Return verbatim the material from the line holding "Approximately how far" through the end of the material, both ends included.

DATA IN THIS EXERCISE
_ _ _ _

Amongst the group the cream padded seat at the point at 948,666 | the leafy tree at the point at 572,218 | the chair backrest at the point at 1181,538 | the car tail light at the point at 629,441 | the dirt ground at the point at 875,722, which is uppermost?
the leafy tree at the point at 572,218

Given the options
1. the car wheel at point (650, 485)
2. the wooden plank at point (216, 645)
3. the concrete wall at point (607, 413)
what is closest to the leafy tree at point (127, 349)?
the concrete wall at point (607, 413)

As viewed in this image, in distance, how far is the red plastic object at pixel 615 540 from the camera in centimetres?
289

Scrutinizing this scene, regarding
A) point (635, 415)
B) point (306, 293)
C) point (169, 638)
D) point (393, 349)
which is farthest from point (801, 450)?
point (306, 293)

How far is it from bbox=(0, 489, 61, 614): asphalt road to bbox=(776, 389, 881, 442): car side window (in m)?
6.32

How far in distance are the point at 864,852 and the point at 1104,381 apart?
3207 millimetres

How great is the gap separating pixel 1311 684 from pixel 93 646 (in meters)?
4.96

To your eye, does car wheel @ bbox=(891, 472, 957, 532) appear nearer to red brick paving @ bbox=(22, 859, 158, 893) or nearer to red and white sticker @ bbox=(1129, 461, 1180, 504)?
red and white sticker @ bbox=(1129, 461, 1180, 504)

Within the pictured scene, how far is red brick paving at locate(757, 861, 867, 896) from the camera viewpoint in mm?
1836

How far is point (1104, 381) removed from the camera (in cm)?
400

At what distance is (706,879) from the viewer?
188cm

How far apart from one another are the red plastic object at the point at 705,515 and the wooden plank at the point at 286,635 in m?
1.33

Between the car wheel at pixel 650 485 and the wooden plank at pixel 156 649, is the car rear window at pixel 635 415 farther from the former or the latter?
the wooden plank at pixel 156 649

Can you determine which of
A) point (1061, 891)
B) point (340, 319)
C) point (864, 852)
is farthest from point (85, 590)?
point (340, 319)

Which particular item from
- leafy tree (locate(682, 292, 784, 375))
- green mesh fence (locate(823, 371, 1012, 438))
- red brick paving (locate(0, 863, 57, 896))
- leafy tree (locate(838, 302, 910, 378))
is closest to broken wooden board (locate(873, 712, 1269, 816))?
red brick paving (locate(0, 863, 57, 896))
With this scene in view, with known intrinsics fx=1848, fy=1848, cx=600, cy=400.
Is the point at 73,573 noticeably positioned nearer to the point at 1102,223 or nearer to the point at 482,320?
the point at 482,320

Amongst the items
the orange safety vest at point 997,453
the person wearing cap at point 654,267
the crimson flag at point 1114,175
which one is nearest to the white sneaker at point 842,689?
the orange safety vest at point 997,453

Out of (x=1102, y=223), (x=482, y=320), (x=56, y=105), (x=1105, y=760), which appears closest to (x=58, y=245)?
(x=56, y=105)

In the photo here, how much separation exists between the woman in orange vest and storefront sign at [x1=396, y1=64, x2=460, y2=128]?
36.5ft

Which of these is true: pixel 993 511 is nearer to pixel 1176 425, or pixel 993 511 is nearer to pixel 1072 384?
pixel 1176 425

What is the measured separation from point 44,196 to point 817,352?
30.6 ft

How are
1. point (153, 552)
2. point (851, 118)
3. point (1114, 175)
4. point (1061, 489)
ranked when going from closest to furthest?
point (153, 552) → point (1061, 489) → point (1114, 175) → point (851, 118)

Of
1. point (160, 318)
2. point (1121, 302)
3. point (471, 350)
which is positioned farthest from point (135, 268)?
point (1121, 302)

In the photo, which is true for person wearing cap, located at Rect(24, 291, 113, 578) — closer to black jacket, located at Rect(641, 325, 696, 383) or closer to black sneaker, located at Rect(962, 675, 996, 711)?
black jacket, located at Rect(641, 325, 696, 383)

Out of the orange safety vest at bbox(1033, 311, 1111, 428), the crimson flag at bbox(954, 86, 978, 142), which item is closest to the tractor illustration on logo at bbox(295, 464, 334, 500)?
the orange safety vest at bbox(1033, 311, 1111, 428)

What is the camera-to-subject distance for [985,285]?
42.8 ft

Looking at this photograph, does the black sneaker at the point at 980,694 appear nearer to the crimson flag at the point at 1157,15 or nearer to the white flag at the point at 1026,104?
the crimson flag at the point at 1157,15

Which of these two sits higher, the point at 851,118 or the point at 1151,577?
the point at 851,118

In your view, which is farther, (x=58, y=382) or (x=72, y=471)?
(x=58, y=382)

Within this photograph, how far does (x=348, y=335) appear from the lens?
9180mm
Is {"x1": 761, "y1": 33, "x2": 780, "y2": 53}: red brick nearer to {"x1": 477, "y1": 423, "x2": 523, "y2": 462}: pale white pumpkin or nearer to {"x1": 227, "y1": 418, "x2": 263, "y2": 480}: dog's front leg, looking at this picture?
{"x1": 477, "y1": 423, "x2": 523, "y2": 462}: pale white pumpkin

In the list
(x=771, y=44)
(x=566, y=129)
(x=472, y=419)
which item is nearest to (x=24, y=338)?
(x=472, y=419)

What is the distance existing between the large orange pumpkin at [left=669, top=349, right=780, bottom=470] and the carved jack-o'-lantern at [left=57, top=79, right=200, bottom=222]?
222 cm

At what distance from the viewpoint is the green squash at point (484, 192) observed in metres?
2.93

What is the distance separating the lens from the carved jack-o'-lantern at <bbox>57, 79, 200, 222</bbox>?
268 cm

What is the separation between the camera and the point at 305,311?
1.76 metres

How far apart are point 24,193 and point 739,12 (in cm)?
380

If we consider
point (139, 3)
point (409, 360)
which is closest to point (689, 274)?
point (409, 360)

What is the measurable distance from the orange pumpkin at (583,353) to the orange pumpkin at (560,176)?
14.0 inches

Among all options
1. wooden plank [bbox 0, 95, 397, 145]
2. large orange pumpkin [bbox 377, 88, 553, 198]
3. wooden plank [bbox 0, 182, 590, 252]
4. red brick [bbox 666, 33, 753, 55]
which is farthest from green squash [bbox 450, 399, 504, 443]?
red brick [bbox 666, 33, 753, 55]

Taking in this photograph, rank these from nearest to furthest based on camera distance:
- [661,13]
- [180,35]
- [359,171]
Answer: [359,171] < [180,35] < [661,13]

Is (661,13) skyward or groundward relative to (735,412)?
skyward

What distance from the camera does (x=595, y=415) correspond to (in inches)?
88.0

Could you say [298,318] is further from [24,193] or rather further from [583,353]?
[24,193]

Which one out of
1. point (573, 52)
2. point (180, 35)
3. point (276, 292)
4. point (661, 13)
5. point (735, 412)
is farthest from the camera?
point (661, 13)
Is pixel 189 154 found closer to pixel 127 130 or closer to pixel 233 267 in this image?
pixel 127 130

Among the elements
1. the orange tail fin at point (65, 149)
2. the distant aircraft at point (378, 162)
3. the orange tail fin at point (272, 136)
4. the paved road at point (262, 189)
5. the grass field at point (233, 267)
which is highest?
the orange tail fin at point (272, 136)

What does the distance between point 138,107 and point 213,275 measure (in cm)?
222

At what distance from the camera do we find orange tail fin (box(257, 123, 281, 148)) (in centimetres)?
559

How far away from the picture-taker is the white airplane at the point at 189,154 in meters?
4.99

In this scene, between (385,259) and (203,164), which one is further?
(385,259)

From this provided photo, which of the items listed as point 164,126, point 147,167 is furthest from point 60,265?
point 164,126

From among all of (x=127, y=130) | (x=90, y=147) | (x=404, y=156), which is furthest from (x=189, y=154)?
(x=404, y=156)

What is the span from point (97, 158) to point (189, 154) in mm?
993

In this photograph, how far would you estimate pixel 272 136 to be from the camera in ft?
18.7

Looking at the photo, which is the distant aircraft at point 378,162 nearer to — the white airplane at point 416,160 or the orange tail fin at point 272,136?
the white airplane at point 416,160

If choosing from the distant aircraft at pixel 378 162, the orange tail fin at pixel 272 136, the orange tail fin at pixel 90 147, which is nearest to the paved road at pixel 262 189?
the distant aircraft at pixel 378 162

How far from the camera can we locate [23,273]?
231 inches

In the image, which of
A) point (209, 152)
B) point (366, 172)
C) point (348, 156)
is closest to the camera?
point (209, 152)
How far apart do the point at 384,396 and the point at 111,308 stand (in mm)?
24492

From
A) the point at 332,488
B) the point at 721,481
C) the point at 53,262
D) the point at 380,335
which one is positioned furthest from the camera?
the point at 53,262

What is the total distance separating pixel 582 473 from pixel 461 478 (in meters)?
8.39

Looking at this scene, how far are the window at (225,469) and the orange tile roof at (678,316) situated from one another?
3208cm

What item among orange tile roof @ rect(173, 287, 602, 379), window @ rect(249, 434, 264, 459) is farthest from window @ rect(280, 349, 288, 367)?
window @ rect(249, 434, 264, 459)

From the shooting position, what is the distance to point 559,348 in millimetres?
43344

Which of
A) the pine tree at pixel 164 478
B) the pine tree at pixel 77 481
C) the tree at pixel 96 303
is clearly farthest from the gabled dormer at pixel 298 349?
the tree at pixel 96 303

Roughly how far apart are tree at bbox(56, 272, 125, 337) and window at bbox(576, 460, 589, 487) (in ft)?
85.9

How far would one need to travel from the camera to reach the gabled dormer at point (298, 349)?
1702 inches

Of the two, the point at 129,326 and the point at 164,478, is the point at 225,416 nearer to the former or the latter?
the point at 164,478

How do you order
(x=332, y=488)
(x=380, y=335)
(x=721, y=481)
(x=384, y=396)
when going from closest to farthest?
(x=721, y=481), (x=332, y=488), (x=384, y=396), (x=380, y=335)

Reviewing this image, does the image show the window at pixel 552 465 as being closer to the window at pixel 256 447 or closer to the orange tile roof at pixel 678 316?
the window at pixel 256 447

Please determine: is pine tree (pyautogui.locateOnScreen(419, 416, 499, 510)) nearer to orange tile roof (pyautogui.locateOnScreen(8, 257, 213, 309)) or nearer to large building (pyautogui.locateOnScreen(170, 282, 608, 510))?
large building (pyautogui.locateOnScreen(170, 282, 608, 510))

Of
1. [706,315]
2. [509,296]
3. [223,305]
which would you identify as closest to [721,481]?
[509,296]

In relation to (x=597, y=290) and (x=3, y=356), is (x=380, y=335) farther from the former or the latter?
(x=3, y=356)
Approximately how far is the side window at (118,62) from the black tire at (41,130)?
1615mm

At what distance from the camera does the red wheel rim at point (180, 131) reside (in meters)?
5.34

_ _ _ _

ANSWER FOR THE TASK
Approximately how far is the side window at (118,62) from the black tire at (41,130)?
1615mm

At what distance from the camera does the red wheel rim at point (180, 131) reside (in meters)?
5.34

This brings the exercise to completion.